A diamond is examined using a jewelers loupe

The Loupe

The loupe (pronounced “loop”) is a small, handle-less magnifying device. While the loupe is used in many fields, including watchmaking, photography, printing, dentistry, and life sciences, the instrument is most often identified with the jewelry, gemstone, and diamond industries.

 

There are three kinds of loupes: A simple lens, which provides the least amount of magnification; the Galilean system, which uses multiple lenses and offers higher magnification; and the prismatic loupe system, which gives the user the highest level of magnification by using lenses and prisms to focus and reflect light.

 

In the diamond trade, a loupe must be able to provide 10X magnification. The Gemological Institute of America (GIA) has determined 10X to be the standard for grading a diamond’s clarity, meaning that an inclusion or blemish must be visible under 10X magnification to affect the clarity grade of a stone.

 

The jewelers’ loupe is such an integral tool for the diamond industry that the term has been retained by new tools, including jewelers’ and diamond dealers’ website and smartphone applications.
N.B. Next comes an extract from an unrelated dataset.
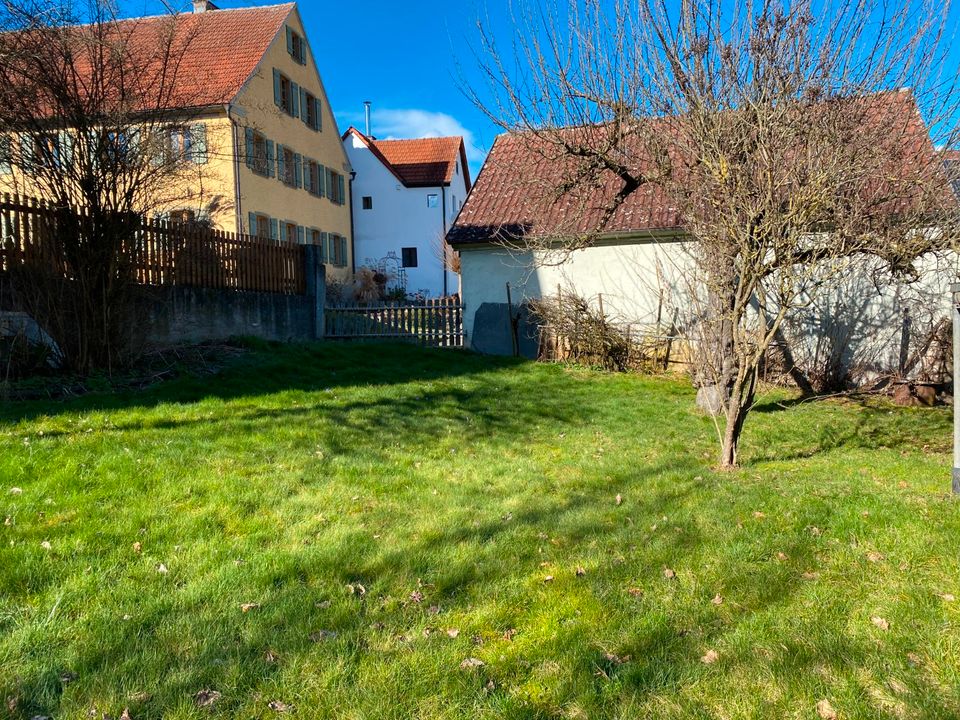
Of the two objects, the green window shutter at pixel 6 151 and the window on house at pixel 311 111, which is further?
the window on house at pixel 311 111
In 2009, the HRD Antwerp gemological lab launched a new website that featured a number of animated tools, including a “virtual loupe.”

 

Last year, online diamond retailer James Allen introduced a version of the virtual loupe for its iPhone and iPad apps that lets customers “zoom in” on diamonds in the company’s online catalog.

 

In 2008, the World Gemological Institute (WGI) introduced its World Loupe, which detects fluorescence in diamonds using a combination of white and UV light.